Exercise goal: Output the data below line for line, exactly, up to and including the line where "genus: Muntiacus" appears.
----------------------------------------
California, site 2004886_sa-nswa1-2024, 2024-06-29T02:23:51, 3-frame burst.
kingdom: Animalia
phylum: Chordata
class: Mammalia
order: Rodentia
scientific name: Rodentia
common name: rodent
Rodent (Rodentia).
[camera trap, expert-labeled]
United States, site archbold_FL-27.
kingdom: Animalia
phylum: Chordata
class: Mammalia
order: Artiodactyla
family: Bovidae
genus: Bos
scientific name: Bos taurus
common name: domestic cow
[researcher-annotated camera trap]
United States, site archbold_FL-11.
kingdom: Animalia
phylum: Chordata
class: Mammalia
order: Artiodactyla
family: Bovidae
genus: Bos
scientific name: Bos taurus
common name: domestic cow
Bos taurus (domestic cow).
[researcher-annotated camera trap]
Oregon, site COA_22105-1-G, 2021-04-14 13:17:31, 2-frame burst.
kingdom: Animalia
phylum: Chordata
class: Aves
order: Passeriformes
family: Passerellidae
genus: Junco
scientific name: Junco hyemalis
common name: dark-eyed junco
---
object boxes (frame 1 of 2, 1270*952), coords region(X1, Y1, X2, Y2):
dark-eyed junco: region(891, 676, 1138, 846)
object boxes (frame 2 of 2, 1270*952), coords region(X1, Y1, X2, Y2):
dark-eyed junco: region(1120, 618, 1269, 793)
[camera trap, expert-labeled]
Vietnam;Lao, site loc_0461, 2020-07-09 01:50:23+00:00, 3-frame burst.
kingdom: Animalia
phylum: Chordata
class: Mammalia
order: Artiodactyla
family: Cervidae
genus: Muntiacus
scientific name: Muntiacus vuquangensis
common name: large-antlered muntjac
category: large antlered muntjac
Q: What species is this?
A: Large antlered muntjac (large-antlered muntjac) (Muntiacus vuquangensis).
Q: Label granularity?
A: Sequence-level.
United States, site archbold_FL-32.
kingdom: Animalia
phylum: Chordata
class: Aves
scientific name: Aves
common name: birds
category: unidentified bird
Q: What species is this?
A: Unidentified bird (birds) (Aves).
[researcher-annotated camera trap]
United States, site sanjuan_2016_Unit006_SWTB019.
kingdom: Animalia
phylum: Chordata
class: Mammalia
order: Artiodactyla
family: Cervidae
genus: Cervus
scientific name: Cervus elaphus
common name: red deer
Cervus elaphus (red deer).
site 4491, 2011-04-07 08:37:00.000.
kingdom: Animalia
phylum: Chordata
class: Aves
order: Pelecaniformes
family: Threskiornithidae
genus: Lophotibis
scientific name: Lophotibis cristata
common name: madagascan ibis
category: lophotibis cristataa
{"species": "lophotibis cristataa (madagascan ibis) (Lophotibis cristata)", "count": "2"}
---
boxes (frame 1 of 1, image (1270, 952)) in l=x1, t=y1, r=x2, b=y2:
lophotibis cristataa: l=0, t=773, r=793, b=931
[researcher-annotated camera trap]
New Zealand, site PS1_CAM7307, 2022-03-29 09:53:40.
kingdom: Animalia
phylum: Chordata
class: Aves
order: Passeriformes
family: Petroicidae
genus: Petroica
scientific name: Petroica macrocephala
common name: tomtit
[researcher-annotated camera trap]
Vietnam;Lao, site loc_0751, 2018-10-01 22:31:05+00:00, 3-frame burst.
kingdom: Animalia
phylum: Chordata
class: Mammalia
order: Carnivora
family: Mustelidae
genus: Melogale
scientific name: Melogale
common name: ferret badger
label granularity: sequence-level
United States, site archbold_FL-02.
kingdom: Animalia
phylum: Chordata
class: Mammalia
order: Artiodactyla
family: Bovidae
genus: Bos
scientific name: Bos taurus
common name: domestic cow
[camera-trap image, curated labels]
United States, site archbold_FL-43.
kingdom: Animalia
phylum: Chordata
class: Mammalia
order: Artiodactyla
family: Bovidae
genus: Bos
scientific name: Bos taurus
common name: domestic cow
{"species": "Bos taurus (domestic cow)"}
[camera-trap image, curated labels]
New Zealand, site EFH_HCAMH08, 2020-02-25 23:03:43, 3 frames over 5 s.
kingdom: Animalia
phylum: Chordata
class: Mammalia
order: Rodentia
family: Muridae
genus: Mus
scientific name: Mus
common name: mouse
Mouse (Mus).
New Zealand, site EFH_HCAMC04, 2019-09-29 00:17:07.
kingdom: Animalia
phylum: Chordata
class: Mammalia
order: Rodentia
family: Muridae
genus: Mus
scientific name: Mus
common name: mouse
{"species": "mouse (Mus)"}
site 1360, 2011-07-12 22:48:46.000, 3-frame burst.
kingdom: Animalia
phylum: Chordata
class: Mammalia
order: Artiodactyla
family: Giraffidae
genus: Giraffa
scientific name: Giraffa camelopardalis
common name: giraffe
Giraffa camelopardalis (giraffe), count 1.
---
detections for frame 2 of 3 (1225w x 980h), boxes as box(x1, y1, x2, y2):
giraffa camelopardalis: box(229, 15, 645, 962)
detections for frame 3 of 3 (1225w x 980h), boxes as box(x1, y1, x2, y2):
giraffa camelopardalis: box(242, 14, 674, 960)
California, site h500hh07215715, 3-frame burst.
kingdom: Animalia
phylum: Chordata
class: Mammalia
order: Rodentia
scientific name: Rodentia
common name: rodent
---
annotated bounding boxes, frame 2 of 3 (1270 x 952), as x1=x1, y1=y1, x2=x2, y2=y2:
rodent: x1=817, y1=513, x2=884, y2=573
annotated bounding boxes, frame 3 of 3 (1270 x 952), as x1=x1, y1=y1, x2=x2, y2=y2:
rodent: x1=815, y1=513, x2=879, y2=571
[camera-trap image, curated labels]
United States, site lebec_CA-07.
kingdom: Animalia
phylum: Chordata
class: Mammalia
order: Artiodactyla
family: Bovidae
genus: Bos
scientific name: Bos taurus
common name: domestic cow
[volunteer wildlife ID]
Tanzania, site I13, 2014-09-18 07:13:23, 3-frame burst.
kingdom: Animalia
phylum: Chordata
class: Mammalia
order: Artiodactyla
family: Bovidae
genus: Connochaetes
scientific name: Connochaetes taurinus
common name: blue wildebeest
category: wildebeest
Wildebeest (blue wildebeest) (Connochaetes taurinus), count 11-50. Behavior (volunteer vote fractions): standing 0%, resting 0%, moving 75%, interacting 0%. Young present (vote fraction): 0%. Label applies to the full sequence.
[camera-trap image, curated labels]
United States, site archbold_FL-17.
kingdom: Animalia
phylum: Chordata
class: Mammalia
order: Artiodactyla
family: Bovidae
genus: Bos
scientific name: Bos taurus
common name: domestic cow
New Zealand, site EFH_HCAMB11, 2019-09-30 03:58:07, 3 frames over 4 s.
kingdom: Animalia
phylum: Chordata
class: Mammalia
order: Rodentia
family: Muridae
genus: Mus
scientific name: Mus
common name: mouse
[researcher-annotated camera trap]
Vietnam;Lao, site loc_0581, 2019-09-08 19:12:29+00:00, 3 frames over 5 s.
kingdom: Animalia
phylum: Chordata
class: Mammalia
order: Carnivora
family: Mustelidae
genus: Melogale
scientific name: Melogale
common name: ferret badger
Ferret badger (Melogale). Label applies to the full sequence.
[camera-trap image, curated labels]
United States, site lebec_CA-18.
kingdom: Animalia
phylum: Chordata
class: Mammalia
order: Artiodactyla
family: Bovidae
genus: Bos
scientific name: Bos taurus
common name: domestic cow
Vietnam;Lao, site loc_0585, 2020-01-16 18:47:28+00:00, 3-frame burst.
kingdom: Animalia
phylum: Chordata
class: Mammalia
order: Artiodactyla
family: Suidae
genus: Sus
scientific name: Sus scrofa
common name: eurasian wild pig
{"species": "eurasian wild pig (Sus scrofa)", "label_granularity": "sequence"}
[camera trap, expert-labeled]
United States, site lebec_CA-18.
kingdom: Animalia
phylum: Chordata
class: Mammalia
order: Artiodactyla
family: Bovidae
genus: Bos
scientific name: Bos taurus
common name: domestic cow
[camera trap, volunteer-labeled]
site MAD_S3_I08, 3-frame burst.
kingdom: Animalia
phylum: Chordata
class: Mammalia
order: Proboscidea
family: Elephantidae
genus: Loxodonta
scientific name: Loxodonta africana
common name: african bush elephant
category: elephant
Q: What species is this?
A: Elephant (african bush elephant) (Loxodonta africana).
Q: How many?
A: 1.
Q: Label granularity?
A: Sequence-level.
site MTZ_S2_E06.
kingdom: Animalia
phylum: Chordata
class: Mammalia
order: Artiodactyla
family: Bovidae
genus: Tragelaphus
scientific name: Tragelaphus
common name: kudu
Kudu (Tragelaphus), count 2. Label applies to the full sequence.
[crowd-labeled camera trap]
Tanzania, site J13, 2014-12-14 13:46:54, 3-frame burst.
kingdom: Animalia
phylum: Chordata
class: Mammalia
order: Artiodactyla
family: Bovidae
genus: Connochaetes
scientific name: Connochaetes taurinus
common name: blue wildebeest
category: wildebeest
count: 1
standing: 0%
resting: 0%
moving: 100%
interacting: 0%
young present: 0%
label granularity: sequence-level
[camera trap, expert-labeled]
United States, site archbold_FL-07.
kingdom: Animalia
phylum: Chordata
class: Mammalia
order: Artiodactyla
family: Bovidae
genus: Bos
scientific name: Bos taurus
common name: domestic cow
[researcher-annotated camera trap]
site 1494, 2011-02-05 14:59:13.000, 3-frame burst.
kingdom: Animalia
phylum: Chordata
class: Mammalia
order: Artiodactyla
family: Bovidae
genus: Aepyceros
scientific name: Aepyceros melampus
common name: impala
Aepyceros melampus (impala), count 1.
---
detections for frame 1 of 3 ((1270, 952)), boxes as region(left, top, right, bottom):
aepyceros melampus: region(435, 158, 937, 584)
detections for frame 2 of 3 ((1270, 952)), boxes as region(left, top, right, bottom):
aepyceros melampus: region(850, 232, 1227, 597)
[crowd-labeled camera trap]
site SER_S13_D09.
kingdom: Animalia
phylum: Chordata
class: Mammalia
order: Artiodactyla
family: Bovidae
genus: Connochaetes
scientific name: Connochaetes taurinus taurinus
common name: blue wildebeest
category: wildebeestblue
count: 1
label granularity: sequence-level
----------------------------------------
Result for this exercise:
California, site 2004886_sa-nswa1-2024, 2024-06-29T02:23:51, 3-frame burst.
kingdom: Animalia
phylum: Chordata
class: Mammalia
order: Rodentia
scientific name: Rodentia
common name: rodent
Rodent (Rodentia).
[camera trap, expert-labeled]
United States, site archbold_FL-27.
kingdom: Animalia
phylum: Chordata
class: Mammalia
order: Artiodactyla
family: Bovidae
genus: Bos
scientific name: Bos taurus
common name: domestic cow
[researcher-annotated camera trap]
United States, site archbold_FL-11.
kingdom: Animalia
phylum: Chordata
class: Mammalia
order: Artiodactyla
family: Bovidae
genus: Bos
scientific name: Bos taurus
common name: domestic cow
Bos taurus (domestic cow).
[researcher-annotated camera trap]
Oregon, site COA_22105-1-G, 2021-04-14 13:17:31, 2-frame burst.
kingdom: Animalia
phylum: Chordata
class: Aves
order: Passeriformes
family: Passerellidae
genus: Junco
scientific name: Junco hyemalis
common name: dark-eyed junco
---
object boxes (frame 1 of 2, 1270*952), coords region(X1, Y1, X2, Y2):
dark-eyed junco: region(891, 676, 1138, 846)
object boxes (frame 2 of 2, 1270*952), coords region(X1, Y1, X2, Y2):
dark-eyed junco: region(1120, 618, 1269, 793)
[camera trap, expert-labeled]
Vietnam;Lao, site loc_0461, 2020-07-09 01:50:23+00:00, 3-frame burst.
kingdom: Animalia
phylum: Chordata
class: Mammalia
order: Artiodactyla
family: Cervidae
genus: Muntiacus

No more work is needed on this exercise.